4.2 Election and Term of Office
The officers of the Club shall be elected each year by the Board at the annual meeting of the Board. Unless an officer dies, resigns, or is removed from office, he or she shall hold office under the next annual meeting of the Board or until his or her successor is elected.
Any officer may resign at any time by delivering written notice to the President, the Vice President, the Secretary or the Board, or by giving oral or written notice at any meeting of the Board. Any such resignation shall take effect at the time specified therein or, if the time is not specified, upon delivery thereof and, unless otherwise specified therein, the acceptance of such resignation shall not be necessary to make it effective.
Any officer or agent elected or appointed by the Board may be removed by the Board whenever in its judgment the best interests of the Club would be served thereby, but such removal shall be without prejudice to the contract rights, if any, of the person so removed.
A vacancy in any office created by the death, resignation, removal, disqualification, creation of a new office or any other cause may be filled by the Board for the unexpired portion of the term or for a new term established by the Board.
The President shall preside over meetings of the Board and, subject to the Board’s control, shall supervise all of the business of the Club and execute documents on behalf of the Club. The president shall also perform such other duties as may be assigned to him or her by the Board from time to time.
4.7 Vice President
In the event of the death of the President or his or her inability to act, the Vice President shall perform the duties of the President, except as may be limited by resolution of the Board, with all the powers of and subject to all the restrictions upon the President. The Vice President shall perform such other duties as from time to time may be assigned to him or her by the President or by the Board.
The Secretary shall: (a) keep the minutes of meetings of the Board; (b) ensure that all notices are duly given in accordance with the provisions of these Bylaws or as required by law; (c) be custodian of the corporate records of the Club; (d) keep records of the mailing address of each Board Member and officer; and (e) perform such other duties as from time to time may be assigned to him or her by the President or the Board.

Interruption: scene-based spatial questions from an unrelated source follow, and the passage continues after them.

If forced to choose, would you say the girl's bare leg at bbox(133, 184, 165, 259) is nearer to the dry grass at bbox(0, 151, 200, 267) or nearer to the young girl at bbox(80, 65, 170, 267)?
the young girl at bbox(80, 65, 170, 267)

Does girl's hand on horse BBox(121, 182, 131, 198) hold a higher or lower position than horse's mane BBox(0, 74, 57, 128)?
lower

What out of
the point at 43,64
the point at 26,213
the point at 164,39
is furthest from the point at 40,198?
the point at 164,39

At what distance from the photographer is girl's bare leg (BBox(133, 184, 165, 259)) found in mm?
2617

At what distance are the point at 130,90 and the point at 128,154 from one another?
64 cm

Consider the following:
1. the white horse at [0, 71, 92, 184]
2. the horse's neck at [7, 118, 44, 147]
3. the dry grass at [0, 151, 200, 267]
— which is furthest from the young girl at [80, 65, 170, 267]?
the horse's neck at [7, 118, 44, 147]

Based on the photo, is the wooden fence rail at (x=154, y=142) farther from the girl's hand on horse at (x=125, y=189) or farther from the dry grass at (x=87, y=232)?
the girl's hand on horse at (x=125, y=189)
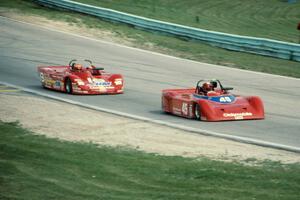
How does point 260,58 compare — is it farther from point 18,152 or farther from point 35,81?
point 18,152

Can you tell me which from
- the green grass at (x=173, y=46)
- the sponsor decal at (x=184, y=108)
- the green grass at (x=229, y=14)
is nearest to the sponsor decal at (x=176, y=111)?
the sponsor decal at (x=184, y=108)

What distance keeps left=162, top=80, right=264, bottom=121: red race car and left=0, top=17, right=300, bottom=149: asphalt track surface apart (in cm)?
23

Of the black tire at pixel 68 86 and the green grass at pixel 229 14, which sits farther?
the green grass at pixel 229 14

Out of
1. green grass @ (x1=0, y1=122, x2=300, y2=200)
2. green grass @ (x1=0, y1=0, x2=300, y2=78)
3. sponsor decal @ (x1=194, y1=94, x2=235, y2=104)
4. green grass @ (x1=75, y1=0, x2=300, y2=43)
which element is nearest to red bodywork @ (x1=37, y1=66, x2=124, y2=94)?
sponsor decal @ (x1=194, y1=94, x2=235, y2=104)

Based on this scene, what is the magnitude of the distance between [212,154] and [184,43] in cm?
1934

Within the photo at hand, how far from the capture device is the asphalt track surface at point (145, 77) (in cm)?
1942

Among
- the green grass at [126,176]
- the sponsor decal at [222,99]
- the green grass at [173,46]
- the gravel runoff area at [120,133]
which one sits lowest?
the green grass at [126,176]

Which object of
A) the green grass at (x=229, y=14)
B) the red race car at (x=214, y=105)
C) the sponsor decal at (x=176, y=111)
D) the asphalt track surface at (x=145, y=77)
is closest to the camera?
the asphalt track surface at (x=145, y=77)

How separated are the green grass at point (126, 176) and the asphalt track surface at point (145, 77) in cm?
307

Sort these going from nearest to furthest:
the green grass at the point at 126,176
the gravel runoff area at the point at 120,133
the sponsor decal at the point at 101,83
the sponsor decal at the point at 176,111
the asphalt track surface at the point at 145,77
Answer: the green grass at the point at 126,176
the gravel runoff area at the point at 120,133
the asphalt track surface at the point at 145,77
the sponsor decal at the point at 176,111
the sponsor decal at the point at 101,83

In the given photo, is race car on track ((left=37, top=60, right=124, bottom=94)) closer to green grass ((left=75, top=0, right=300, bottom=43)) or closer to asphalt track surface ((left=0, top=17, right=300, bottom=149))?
asphalt track surface ((left=0, top=17, right=300, bottom=149))

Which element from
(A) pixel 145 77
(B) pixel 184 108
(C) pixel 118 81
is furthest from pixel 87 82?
(B) pixel 184 108

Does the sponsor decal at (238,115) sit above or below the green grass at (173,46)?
below

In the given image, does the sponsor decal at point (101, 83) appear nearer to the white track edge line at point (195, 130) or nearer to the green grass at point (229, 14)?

The Treasurer shall: (a) ensure that accurate accounts of the receipts and disbursements of the Club are maintained; (b) prepare financial reports from time to time, as may be requested by the Board; and (c) perform such other duties as from time to time may be assigned to him or her by the President or the Board.
The officers shall receive no compensation for their service as officers but may receive reimbursement for reasonable expenditures incurred on behalf of the Club.

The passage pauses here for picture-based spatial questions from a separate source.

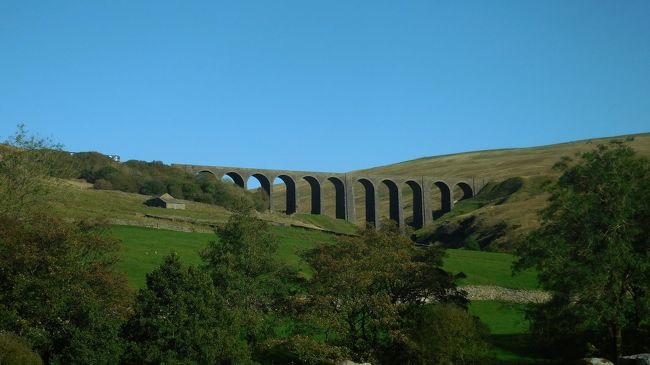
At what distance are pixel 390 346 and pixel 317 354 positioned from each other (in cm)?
272

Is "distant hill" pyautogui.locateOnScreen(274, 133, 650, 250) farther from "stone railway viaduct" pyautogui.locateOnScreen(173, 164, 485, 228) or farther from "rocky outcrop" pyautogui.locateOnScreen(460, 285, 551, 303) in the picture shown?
"rocky outcrop" pyautogui.locateOnScreen(460, 285, 551, 303)

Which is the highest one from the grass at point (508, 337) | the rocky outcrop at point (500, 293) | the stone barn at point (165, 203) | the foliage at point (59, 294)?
the stone barn at point (165, 203)

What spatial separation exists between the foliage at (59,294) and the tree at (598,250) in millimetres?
15290

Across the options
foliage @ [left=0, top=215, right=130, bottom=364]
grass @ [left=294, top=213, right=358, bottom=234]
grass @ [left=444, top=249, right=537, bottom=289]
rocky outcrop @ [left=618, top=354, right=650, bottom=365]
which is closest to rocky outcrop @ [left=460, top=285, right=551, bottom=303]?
grass @ [left=444, top=249, right=537, bottom=289]

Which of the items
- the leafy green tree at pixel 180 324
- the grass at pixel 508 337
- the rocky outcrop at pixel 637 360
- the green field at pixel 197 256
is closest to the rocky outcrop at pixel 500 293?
the green field at pixel 197 256

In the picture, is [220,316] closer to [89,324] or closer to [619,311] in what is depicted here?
[89,324]

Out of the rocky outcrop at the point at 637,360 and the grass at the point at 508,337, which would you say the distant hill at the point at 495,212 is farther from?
the rocky outcrop at the point at 637,360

ARTICLE 5. COACHING DIRECTOR
5.1 Coaching Director
The Coaching Director shall be hired by a 3/4 majority vote of the Executive Board. The Coaching Director has day-to-day responsibility for the Club soccer programs, including carrying out the Club’s goals and objectives. The Coaching Director will attend all Board meetings, report on the progress of the Club, answer questions of Board members and carry out the duties described in the job description. The Board can designate other duties as necessary. The Coaching Director may be removed, with or without cause, only by a 3/4 majority vote of the Executive Board.
5.2 Additional Coaching Directors
The Coaching Director shall be authorized to hire additional Coaching Directors and Associate Coaching Directors, subject to budget approval by the Club Board. Any such additional Coaching Directors shall have day-to-day responsibility for the Club soccer programs, including carrying out the Club’s goals and objectives, as may be designated by the Coaching Director. Such additional Coaching Directors shall attend Board meetings as requested by the Coaching Director.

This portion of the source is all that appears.